I look at my success at having overcome Apraxia as a responsibility to inspire people, to give hope when it seems as if it is lost. When both my brother and I were diagnosed with CAS, my mother felt alone, as if she was the only parent going through all of the struggles because it seemed as if no one had ever heard of Apraxia. I don’t want any other parent to ever feel that way, and so I have made it my mission to make sure that parents know that there is a future in store for their kids; a future that does not include speech therapy every day of the week. I look at myself as an advocate for children with disabilities, and stick up for them when others do not truly understand what it feels like to have to work so hard for something that comes so easy for many. August Wilson states in Joe Turner’s Come and Gone, “Everybody has to find his own song. Now, I can look at you, Mr. Loomis, and see you a man who done forgot his song. Forgot how to sing it. A fellow forget that and he forget who he is. Forget how he’s supposed to mark down life…See, Mr. Loomis, when a man forgets his song, he goes off in search of it…till he find out he’s got it with him all the time.” I have found my song in life, and that is to inspire people and give hope when all else seems impossible. I’ve embraced all that there is about Apraxia, because it is a part of who I am, no matter what I do. I would never wish Apraxia was not part of my life. It has made me a more sensitive, aware, and caring person. I do not look at people and make judgments, because no one can truly get to know a person from the outside; it is their inside, their soul that truly matters.

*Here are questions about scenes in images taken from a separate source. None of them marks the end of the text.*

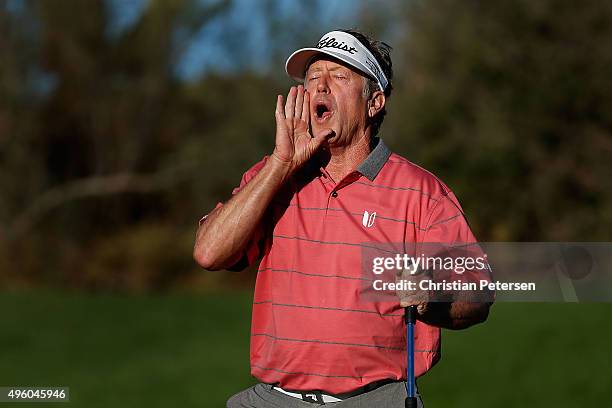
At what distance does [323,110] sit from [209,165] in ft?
86.5

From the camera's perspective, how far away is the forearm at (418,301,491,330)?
3271 millimetres

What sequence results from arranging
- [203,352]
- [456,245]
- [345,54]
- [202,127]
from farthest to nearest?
[202,127] → [203,352] → [345,54] → [456,245]

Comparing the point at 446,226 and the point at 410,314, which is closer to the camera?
the point at 410,314

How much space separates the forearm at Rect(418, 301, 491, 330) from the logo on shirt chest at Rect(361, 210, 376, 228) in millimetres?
397

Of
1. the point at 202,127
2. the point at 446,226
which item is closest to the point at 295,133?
the point at 446,226

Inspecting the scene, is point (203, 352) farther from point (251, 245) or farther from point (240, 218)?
point (240, 218)

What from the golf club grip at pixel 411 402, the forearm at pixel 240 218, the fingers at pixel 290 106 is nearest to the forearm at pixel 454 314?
the golf club grip at pixel 411 402

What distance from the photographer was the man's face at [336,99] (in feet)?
12.0

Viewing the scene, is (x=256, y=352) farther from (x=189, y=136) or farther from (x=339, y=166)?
(x=189, y=136)

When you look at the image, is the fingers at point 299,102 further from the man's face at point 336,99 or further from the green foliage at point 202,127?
the green foliage at point 202,127

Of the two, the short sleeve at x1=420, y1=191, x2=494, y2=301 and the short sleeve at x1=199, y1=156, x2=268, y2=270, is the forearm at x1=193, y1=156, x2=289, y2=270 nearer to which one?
the short sleeve at x1=199, y1=156, x2=268, y2=270

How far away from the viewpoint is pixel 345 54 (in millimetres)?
3592

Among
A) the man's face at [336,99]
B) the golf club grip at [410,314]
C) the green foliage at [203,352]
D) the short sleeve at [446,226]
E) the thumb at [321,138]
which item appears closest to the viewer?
the golf club grip at [410,314]

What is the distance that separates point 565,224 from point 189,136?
43.4 feet
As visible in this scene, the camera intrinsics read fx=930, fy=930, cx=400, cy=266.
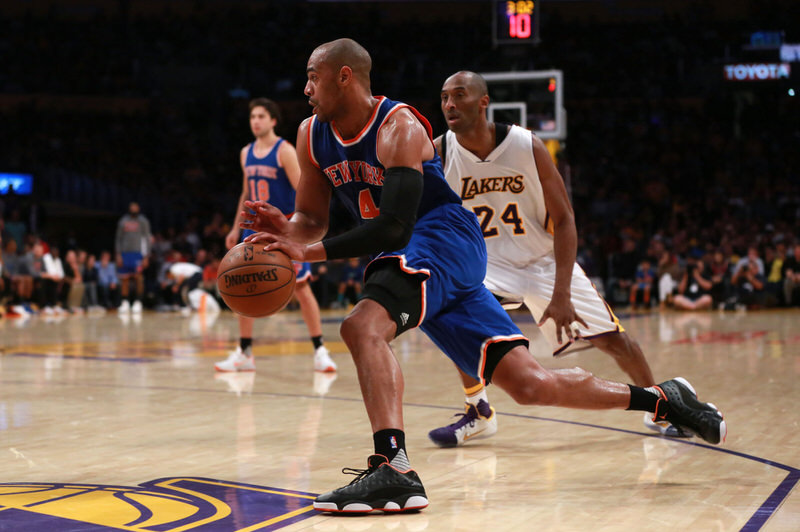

I’ve met some truly amazing people and have even become friends with some of the top researchers in Apraxia in the entire country. I have so much respect for these professionals, because of all their dedication in helping kids like me gain a voice, and families, who never give up on their children. Like these incredible researchers and families, August Wilson was able to achieve greatness through hard work and diligence. His childhood was certainly not easy, and yet he did not give up because things were hard. He worked and worked to educate himself and make a name for himself when it seems as if the world was against him. August Wilson found his voice through his ability to write. Hopefully, with more research and hard work, kids with Apraxia will be able to find their voices, like I have.